Man supplements dole with drug dealing - court hears

A young man whom Judge Hughes said looks nothing like the people who usually come before the court will have to live with a drug dealing conviction.

“You’re not the type of character we expect to see,” said the judge.

He spoke sympathetically to 26-year-old former plasterer Peadar Tully, Mohill Road, Drumlish, who admitted he had been dealing two ounces of cannabis a week for three months to supplement his social welfare.

Garda Bobby Feery stopped his car at Ballynacargy on July 22, 2011 to search it and found two one-ounce bags of herbal cannabis worth €650 under the cowling around the gearstick.

Tully had been making a good living with his father during the boom time, but when work dried up, he began dealing and was making €100 profit on each ounce he sold.

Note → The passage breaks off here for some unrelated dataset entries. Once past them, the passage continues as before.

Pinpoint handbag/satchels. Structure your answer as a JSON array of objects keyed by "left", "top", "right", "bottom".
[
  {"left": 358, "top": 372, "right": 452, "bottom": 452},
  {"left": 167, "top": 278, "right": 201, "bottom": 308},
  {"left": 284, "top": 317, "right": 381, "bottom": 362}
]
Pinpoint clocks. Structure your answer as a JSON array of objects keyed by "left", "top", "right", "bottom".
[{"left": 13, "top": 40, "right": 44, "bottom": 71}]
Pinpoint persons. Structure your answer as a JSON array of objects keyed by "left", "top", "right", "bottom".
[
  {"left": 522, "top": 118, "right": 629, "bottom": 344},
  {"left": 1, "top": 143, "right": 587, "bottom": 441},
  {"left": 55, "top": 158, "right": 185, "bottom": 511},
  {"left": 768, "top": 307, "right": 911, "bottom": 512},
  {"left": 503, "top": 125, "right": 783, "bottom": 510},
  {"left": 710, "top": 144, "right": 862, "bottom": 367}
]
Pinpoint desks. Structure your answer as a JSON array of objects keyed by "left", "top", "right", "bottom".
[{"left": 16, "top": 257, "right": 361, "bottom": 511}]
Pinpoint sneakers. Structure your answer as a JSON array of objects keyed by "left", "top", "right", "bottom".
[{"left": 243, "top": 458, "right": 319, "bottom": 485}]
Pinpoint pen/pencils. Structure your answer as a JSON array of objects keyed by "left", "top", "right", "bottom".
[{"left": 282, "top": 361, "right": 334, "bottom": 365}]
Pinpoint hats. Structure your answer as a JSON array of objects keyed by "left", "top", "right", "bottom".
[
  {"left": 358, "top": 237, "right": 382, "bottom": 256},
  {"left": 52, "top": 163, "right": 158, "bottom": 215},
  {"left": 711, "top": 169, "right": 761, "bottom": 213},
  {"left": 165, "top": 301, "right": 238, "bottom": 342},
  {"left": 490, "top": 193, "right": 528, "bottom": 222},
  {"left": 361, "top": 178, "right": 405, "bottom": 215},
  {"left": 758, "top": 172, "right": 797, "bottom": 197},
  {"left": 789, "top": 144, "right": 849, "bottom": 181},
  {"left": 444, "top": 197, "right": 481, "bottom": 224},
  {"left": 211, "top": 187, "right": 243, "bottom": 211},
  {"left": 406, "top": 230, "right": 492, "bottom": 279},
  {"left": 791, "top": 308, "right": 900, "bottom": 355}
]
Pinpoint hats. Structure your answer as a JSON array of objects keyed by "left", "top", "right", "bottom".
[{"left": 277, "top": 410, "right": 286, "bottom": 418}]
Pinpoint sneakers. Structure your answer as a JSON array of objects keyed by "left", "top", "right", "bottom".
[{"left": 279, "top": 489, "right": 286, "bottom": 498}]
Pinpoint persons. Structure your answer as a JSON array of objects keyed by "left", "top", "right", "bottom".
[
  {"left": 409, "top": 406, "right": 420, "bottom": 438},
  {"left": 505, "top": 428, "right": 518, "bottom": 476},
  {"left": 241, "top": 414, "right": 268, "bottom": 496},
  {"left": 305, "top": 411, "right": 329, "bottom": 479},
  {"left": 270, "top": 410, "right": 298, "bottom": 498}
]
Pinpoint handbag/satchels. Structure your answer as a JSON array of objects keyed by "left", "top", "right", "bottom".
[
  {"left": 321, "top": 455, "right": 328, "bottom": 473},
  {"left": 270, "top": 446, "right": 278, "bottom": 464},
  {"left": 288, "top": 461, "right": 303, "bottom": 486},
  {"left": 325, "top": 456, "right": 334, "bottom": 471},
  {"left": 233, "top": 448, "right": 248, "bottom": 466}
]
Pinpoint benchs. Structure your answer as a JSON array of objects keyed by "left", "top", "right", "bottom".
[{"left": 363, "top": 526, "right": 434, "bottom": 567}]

He had been using cannabis himself since he was sixteen but is now clean.

Solicitor Owen Carty said his client’s father, who was in court, described him as “an incredible worker”, and he has since completed a FETAC course.

“It was a stupid venture, done to make money,” he said.

Judge Hughes observed that the young man was clearly uncomfortable in court, and questioned how a hard-working plasterer from a rural area had been using the drug for so long.

“You don’t strike me as the Pablo Escobar type of character, like some we see in this court,” he observed, as Tully appeared before him well-groomed and wearing a suit, shirt, and tie.

He said the punishment for him is having a conviction on his record, which will have very serious implications if he comes before the court again.

He convicted him of drug dealing and fined him €500.